Each of this can be tricky, but coming to us together, unplanned and uncoordinated, it is a perfect storm of crises that brings with it multiple perils.
What are we to do so the country can ride this storm and land safely? In all of these situations, there could be winners and losers in the political spectrum. But what about the country?
I say that we must all stand down, particularly partisans from all sides. I say we need to reach out, with respect, and dialogue with each other to find the solutions to the real problems we face. I say we should listen to experts who clarify things for us as was done rapidly in the Benham Rise controversy. There are also experts who can guide the government on the ICC and other human rights related issues. I say that we must all be patient. For example, in the case of the Bulacan occupiers, perhaps the peace process can give them the concessions they need.
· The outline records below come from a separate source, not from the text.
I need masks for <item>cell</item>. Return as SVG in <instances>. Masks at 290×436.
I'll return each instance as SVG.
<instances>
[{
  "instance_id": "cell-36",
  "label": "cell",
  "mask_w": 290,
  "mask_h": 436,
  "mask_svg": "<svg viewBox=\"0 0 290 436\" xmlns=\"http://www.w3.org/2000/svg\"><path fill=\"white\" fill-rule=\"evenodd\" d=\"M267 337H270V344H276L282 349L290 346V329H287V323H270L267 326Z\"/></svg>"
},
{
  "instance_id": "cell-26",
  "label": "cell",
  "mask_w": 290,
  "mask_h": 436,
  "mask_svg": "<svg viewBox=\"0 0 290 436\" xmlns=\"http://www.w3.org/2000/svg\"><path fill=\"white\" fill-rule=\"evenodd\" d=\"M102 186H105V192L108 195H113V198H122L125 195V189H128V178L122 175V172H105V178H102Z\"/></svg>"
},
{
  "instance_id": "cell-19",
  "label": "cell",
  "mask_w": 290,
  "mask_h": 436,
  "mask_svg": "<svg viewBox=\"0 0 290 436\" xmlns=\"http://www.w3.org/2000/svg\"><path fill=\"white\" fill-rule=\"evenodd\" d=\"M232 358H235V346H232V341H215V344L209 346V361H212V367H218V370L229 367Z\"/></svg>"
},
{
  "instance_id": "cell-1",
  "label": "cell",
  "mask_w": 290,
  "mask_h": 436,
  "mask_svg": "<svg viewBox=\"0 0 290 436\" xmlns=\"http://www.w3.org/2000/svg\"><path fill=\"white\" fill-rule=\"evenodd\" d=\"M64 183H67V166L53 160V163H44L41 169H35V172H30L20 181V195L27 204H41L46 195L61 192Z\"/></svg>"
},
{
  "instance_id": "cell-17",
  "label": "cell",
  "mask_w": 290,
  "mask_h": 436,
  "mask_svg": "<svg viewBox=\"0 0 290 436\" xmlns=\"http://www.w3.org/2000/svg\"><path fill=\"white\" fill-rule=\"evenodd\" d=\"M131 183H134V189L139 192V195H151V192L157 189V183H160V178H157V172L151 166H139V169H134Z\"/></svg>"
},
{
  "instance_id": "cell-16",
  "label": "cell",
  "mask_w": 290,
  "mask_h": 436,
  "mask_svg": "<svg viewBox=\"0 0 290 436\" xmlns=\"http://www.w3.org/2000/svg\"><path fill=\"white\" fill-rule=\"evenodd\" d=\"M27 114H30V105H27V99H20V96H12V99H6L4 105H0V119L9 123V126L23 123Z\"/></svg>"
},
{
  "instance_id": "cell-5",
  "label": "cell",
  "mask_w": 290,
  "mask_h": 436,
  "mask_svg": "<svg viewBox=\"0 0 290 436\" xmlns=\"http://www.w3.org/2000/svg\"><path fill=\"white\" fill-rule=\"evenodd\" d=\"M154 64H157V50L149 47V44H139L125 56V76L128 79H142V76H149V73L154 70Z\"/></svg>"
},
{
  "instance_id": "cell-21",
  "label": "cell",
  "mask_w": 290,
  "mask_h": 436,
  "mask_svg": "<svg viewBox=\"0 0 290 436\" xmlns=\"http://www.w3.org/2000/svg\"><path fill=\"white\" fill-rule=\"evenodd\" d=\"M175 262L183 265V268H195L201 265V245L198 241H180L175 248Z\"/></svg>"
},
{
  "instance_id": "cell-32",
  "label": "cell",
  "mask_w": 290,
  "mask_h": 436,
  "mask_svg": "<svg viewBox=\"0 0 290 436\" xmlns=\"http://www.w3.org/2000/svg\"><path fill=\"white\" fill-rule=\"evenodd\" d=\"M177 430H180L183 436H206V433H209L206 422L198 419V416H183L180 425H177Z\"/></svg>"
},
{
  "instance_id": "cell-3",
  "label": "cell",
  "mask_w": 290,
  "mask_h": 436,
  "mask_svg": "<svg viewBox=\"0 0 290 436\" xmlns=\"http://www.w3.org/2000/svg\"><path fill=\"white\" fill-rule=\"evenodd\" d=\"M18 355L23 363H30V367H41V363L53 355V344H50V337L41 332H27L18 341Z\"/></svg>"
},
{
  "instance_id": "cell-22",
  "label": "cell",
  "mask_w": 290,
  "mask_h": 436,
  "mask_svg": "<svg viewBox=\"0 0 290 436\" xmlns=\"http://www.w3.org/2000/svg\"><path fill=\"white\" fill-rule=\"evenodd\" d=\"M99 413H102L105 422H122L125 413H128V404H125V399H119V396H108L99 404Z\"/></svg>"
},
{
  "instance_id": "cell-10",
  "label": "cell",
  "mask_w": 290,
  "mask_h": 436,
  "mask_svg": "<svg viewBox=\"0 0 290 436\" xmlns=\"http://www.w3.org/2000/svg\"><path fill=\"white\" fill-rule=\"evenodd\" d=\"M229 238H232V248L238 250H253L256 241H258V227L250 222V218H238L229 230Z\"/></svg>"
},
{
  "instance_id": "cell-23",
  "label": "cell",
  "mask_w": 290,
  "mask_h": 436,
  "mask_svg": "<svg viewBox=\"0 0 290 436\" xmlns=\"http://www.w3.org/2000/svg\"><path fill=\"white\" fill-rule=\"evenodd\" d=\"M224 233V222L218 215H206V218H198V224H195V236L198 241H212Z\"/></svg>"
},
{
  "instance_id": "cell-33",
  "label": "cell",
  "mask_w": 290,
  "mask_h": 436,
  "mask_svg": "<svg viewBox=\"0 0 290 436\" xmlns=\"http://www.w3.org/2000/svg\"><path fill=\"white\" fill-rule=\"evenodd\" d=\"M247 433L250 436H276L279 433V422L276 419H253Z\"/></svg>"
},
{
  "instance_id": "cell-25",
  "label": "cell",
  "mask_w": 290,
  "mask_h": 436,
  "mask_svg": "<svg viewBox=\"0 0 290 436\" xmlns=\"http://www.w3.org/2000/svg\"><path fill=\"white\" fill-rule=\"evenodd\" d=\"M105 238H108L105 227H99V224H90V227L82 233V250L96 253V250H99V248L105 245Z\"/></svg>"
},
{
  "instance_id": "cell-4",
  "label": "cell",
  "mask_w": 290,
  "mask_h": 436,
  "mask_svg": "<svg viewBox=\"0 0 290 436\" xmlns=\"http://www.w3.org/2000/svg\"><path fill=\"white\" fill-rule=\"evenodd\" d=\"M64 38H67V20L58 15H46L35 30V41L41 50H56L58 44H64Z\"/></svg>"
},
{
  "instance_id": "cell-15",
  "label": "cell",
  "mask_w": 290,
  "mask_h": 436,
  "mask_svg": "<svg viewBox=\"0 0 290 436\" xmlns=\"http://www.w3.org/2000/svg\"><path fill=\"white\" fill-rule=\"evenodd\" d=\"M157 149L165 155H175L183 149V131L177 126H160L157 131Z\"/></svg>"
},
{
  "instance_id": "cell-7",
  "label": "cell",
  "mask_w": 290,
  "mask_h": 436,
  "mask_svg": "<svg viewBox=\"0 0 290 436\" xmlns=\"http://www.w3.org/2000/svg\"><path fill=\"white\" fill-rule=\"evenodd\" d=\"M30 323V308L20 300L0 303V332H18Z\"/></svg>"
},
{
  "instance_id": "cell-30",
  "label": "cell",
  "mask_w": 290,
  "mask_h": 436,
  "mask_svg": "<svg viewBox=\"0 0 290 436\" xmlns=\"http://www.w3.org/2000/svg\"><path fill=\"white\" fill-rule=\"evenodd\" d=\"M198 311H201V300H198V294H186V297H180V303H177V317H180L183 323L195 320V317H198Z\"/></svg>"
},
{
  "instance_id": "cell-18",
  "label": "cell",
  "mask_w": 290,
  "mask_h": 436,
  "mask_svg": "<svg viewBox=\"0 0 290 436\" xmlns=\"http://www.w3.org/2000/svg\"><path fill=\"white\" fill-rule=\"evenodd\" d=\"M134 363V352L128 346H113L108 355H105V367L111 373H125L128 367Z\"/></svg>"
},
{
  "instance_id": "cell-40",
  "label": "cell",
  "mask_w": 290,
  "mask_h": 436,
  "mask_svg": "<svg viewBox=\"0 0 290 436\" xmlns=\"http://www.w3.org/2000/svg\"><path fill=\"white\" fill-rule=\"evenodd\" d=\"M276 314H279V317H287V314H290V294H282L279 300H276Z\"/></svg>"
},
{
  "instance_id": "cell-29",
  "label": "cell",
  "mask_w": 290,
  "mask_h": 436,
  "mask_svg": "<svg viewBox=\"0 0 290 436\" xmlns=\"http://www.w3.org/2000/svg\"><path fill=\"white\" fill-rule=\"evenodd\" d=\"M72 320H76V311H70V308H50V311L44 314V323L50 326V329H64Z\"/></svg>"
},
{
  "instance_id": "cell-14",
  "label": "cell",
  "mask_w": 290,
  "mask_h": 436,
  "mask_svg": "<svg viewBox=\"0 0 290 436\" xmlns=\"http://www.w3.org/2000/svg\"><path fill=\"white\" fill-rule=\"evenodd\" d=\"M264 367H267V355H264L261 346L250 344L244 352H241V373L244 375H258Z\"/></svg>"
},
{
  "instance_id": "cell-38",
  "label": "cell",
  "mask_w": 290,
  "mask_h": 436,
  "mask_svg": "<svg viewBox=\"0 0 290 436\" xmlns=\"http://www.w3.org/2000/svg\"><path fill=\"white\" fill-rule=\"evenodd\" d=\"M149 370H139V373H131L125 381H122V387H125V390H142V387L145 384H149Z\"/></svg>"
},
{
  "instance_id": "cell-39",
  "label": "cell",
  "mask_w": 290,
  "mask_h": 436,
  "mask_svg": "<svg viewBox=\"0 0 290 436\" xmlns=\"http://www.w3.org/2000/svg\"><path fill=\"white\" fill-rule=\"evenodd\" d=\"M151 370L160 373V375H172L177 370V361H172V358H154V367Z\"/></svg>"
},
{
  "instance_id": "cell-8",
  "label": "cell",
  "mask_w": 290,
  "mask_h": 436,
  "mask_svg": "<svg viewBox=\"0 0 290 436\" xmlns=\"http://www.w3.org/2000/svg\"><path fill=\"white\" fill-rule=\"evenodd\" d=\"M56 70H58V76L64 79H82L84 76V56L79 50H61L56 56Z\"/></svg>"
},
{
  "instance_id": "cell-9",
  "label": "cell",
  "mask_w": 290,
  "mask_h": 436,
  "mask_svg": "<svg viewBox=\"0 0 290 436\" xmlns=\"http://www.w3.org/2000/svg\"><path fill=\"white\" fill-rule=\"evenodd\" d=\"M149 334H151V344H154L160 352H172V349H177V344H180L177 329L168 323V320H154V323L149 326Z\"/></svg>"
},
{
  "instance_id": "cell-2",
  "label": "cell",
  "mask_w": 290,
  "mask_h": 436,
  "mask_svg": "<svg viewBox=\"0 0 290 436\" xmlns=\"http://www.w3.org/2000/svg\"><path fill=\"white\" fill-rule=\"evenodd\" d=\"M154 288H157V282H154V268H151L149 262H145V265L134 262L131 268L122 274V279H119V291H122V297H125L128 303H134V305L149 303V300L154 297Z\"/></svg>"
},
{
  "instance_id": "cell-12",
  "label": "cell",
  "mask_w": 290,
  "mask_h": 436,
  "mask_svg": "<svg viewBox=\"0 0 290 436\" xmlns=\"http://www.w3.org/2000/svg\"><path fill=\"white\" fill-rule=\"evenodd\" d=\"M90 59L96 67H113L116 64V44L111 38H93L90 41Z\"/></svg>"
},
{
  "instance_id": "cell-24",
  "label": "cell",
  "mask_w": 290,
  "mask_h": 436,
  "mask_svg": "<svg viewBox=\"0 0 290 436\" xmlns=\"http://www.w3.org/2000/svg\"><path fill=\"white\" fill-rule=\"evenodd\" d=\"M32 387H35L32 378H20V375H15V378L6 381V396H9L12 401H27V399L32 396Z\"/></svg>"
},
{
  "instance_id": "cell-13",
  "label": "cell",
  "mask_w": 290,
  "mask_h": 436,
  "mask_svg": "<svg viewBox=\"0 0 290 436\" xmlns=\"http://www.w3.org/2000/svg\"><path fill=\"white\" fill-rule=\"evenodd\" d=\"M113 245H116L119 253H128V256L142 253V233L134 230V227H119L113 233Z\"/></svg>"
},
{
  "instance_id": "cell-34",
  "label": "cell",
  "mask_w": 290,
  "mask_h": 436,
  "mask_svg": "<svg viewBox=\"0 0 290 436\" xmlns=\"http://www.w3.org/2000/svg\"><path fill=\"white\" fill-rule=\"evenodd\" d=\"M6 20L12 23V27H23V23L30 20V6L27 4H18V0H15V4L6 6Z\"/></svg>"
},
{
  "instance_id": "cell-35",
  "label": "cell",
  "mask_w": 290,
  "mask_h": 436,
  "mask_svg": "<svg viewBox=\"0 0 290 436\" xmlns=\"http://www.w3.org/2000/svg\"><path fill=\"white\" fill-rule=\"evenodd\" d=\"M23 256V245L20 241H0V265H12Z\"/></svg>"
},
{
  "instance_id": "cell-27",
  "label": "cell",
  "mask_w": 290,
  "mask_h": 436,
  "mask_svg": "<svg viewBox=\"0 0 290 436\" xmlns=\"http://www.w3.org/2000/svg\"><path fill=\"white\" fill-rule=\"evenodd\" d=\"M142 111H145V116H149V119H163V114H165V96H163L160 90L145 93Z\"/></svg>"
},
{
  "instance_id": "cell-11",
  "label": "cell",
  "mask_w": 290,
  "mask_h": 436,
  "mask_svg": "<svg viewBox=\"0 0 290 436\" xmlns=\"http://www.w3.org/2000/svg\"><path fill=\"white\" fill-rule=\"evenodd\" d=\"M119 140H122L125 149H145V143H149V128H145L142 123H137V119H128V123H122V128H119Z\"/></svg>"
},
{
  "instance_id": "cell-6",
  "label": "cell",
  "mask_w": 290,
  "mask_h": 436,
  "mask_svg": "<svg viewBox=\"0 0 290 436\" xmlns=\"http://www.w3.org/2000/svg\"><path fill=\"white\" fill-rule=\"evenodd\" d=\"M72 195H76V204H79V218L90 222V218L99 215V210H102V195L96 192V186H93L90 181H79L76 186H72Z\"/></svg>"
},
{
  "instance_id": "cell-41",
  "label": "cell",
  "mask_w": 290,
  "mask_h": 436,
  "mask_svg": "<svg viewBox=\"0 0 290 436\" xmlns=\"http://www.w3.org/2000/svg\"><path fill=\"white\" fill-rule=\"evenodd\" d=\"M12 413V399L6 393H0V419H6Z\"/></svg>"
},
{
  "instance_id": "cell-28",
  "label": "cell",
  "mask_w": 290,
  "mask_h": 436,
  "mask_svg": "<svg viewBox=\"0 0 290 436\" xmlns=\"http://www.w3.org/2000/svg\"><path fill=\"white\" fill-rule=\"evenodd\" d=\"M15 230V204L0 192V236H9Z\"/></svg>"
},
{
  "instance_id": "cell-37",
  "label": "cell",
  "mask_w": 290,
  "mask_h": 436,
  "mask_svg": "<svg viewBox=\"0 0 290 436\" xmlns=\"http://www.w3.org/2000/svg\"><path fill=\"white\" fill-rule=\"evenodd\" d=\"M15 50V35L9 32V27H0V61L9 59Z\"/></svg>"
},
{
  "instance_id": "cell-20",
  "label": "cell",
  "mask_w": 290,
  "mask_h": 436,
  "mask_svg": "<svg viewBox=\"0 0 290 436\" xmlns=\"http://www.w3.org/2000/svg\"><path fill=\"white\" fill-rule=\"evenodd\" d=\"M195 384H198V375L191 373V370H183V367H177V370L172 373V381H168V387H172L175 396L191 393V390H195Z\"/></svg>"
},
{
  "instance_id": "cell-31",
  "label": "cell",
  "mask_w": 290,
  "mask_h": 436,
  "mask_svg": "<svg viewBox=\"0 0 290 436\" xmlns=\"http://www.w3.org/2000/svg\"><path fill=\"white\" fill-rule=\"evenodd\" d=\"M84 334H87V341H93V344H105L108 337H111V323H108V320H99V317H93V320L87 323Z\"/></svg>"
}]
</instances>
We are, as a country, like a Greek tragedy. We are like Sisyphus perpetually falling down the mountain to start all over again. We have many Cassandras warning of the impending doom, Oracles speaking of what is about to happen, and still we step forward toward the abyss. We are faced with a real-life game of thrones. One can only hope it does not turn bloody like the television original.
In the early days of the Corona impeachment, I wrote a column entitled “Pandora’s Box”. I was of course referring to the familiar Greek story of Pandora who opened a box (actually a jar) that she was not supposed to open. After realizing the gravity of what she has done, Pandora hastened to close the lid of the jar. But it was too late because the jar was emptied of its contents except one that remained at the bottom, which is hope.
As I wrote then, I would like to hope that the challenges we are facing today would not unleash the evils of Pandora’s Jar but instead transform this nation into a stronger, better and most of all kinder Republic. – Rappler.com
The author is former dean of the Ateneo School of Government.